Like Chinese banks, Turkish banks must post reserves against their foreign-currency deposits. My understanding draws in part from the careful analysis of Hasan Cömert and T. Sabri Öncü, see here and the references therein. The requirement originated as part of Turkey’s liberalization of international trade and finance in the 1980s. The country’s banks were allowed to create FX-denominated deposits from 1984, and the reserve requirement came into effect shortly thereafter.
How do these reserves work? Mechanically, the Turkish central bank (CBRT) maintains a dollar account at the New York Fed. Turkish banks post the majority of their dollar-denominated reserves by transfering funds into this account. CBRT in return creates a liability, its obligation to return those reserves to the bank.

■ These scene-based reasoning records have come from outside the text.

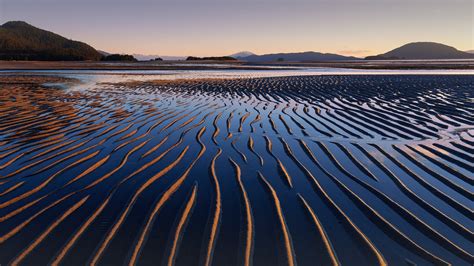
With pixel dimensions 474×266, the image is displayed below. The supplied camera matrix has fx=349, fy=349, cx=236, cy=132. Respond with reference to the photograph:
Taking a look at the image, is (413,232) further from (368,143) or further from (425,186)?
(368,143)

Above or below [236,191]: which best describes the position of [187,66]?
below

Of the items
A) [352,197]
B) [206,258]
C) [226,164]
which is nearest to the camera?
[206,258]

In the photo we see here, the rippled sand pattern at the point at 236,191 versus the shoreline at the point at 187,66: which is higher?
the rippled sand pattern at the point at 236,191

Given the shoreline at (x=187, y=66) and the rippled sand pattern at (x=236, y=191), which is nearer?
the rippled sand pattern at (x=236, y=191)

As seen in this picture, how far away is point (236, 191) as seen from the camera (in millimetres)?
4684

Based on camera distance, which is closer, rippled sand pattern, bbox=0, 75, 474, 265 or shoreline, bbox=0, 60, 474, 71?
rippled sand pattern, bbox=0, 75, 474, 265

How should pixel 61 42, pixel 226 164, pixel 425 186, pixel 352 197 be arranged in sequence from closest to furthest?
pixel 352 197 → pixel 425 186 → pixel 226 164 → pixel 61 42

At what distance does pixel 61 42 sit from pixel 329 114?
167671mm

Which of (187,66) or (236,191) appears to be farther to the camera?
(187,66)

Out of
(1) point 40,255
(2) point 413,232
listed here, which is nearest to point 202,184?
(1) point 40,255

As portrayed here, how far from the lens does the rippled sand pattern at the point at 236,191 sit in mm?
3268

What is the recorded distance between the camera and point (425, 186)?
4.86 m

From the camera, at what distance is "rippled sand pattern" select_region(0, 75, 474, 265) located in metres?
3.27

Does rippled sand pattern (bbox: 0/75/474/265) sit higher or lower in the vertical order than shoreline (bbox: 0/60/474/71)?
higher
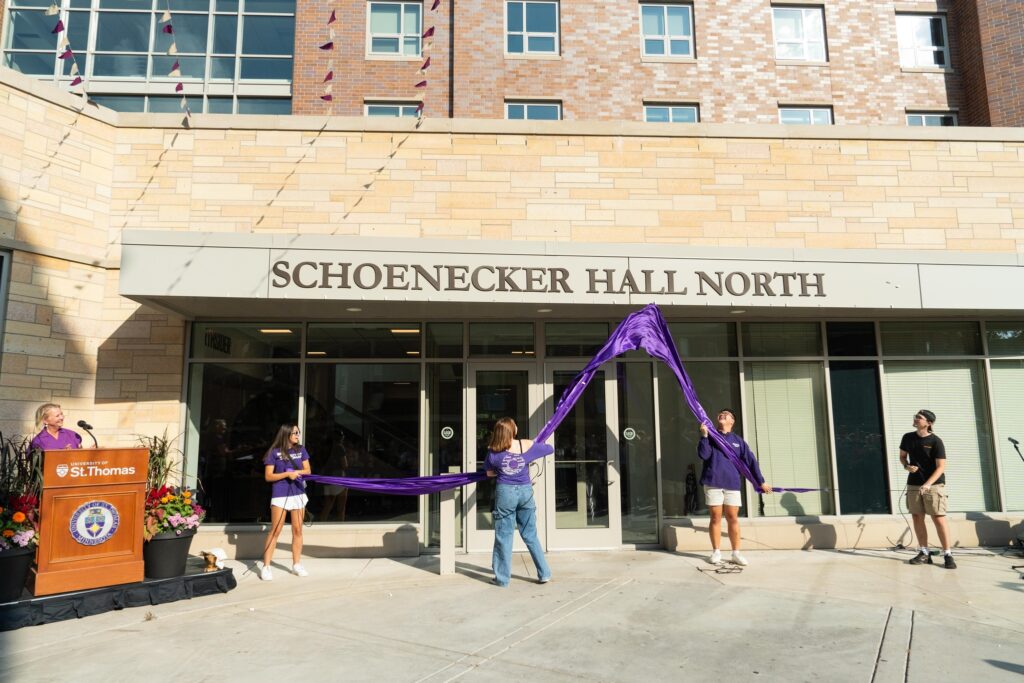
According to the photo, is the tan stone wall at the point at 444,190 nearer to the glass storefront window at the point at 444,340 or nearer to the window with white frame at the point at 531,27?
the glass storefront window at the point at 444,340

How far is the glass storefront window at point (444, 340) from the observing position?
9211 millimetres

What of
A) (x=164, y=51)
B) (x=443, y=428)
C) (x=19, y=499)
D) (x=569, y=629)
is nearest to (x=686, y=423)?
(x=443, y=428)

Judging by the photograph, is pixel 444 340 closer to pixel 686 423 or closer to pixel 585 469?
pixel 585 469

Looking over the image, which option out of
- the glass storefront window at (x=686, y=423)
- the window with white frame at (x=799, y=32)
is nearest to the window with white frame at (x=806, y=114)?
the window with white frame at (x=799, y=32)

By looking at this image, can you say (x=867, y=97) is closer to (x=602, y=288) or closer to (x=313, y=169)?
(x=602, y=288)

In other words, CBRT creates a dollar reserve asset for its banking system by issuing claims on the dollars it holds in custody. At the Fed, the CBRT’s deposits are recorded as “Foreign official” deposit liabilities, so the whole picture looks something like this:
The point is that the central bank of a country other than the US can exert some control over its banks offshore dollar deposits, by imposing on them the requirement to obtain onshore dollars in New York. Increasing the fraction of deposits that must be held in this way makes it more costly for banks to create offshore dollars; lowering it, as China did earlier this month, makes it easier to create offshore dollars.
More and more, I suspect the PBOC’s move has more to do with offshore dollar creation in China than it does with freeing up dollar-denominated reserves.